SELECTED EXTRACT:
++++++++++

In further opposition to the motion for summary judgment, plaintiff produced a copy of her medical records with Dr. Daniel Trahant, a neurologist, to document her treatment subsequent to the procedure at issue. Dr. Trahant's April 10, 2018 medical record report reflects he evaluated plaintiff for complaints of pain and numbness and, based upon his examination as well as the patient's medical history, as provided by the patient, he opined, "Ms. Alexander has developed a trigeminal neuralgia syndrome involving both the mandibular and maxillary division of the left trigeminal nerve, associated with the surgery for lipoma involving the left lower face, with apparently a retained suture." Dr. Trahan subsequently stated plaintiff's diagnosis as "some components compatible with a trigeminal neuralgia, following trigeminal nerve injury at the time of her surgery and/or related to retained suture material."

Dr. Trahant's records also contain medical records from other facilities, including a report from LA Dermatology Associates, which indicates that plaintiff was treated on September 9, 2016, at which time the physician reported that she "did visually see a retained suture." The medical records also include a November 28, 2016 report from Bopp Dermatology, indicating that "we do not see any evidence of suture" remaining and an August 8, 2017 record from Dr. Gerber with Bellaire Dermatopathology, which states, "[n]o suture is noted. However, there are a few small particles of [ ] polarizable material in the mid to deep dermis. There are associated inflammatory cells including some multinucleated giant cells." The August 8, 2017 record also states that plaintiff was "[r]eassured that this is normal and many people have sutures that absorb slowly."

On January 28, 2022, the trial court conducted a hearing on relators–defendants’ motion for summary judgment. At the conclusion of the hearing, the trial judge applied the Louisiana Supreme Court's Pfiffner v. Correa decision to the facts of this case, finding this case to be one of obvious negligence in which expert testimony is not required to prove the applicable standard of care or to prove that the medical provider defendants breached that standard of care. This timely writ application followed.

94-0924 (La. 10/17/94), 643 So.2d 1228.

++++++++++

Source data:

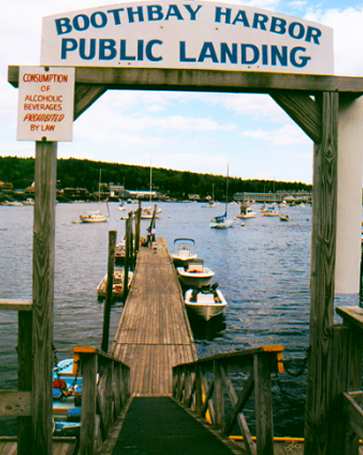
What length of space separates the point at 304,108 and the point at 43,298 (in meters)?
2.52

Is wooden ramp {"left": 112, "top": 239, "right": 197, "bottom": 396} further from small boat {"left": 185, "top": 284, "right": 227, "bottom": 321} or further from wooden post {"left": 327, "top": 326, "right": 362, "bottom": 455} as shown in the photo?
wooden post {"left": 327, "top": 326, "right": 362, "bottom": 455}

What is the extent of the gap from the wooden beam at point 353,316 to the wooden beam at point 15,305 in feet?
7.67

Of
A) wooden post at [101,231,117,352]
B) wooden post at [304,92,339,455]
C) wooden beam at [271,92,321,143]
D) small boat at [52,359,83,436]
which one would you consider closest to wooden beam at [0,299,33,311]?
wooden post at [304,92,339,455]

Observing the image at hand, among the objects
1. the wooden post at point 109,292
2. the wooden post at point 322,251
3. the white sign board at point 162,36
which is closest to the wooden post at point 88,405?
the wooden post at point 322,251

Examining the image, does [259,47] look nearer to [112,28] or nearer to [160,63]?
[160,63]

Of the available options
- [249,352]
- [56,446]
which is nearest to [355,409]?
[249,352]

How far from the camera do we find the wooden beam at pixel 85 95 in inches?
145

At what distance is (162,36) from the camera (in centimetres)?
370

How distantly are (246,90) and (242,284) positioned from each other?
33.0 metres

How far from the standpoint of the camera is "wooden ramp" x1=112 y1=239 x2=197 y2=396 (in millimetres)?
10922

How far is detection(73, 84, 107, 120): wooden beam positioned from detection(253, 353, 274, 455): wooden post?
2329 millimetres

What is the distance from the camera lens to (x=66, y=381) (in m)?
11.7

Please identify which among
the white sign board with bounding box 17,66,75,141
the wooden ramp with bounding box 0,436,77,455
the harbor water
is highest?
the white sign board with bounding box 17,66,75,141

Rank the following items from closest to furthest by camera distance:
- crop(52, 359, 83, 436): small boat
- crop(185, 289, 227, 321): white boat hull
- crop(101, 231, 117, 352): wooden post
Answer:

++++++++++

LIST OF TASKS:
**A.** In the court opinion excerpt, restate the paragraph beginning "On January 28, 2022" as a short bulleted list that keeps its main facts.
**B.** Continue the court opinion excerpt for one or two paragraphs, picking up after its final line.
The entries come from a separate source unconnected to the court opinion.

ANSWERS:
**A.**
- On January 28, 2022, the trial court held a hearing on the relators–defendants' motion for summary judgment.
- At the end of the hearing, the trial judge applied the Louisiana Supreme Court's decision in Pfiffner v. Correa to the facts of the case.
- The judge found the case to be one of obvious negligence, in which expert testimony is not needed to prove the applicable standard of care or a breach of it by the medical provider defendants.
- A timely writ application followed.

**B.**
Appellate courts review the granting or denial of a motion for summary judgment de novo under the same criteria governing the district court's consideration of whether summary judgment is appropriate. Valence v. Jefferson Par. Hosp. Dist. No. 2 , 13-48 (La. App. 5 Cir. 10/30/13), 128 So.3d 455, 458 ; Matthews v. Banner , 08-339 (La. App. 5 Cir. 10/28/08), 996 So.2d 1161, 1163. The summary judgment procedure is favored and shall be construed, as it was intended, to secure the just, speedy, and inexpensive determination of most actions. La. C.C.P. art. 966(A)(2).

The Louisiana Supreme Court has interpreted the burden-shifting language of La. C.C.P. art. 966(C)(2) and found that the article "first places the burden of producing evidence at the hearing on the motion for summary judgment on the mover (usually the defendant), who can ordinarily meet that burden by submitting affidavits or by pointing out the lack of factual support for an essential element in the opponent's case. At that point, the party who bears the burden of persuasion at trial (usually the plaintiff) must come forth with evidence (affidavits or discovery responses) which demonstrates he or she will be able to meet the burden at trial." Gabriel v. Tamimie , 12-584 (La. App. 5 Cir. 3/13/13), 110 So.3d 717, 719-20, writ denied , 13-1169 (La. 8/30/13), 120 So.3d 268, citing Wright v. Louisiana Power & Light, 06-1181 (La. 3/9/07), 951 So.2d 1058, 1070 (emphasis added). Once the motion for summary judgment has been properly supported by the moving party, the failure of the adverse party to produce evidence of a material factual dispute mandates the granting of the motion. Id. ; Garrison v. Tanenbaum , 02-1181 (La. App. 5 Cir. 4/8/03), 846 So.2d 40, 43.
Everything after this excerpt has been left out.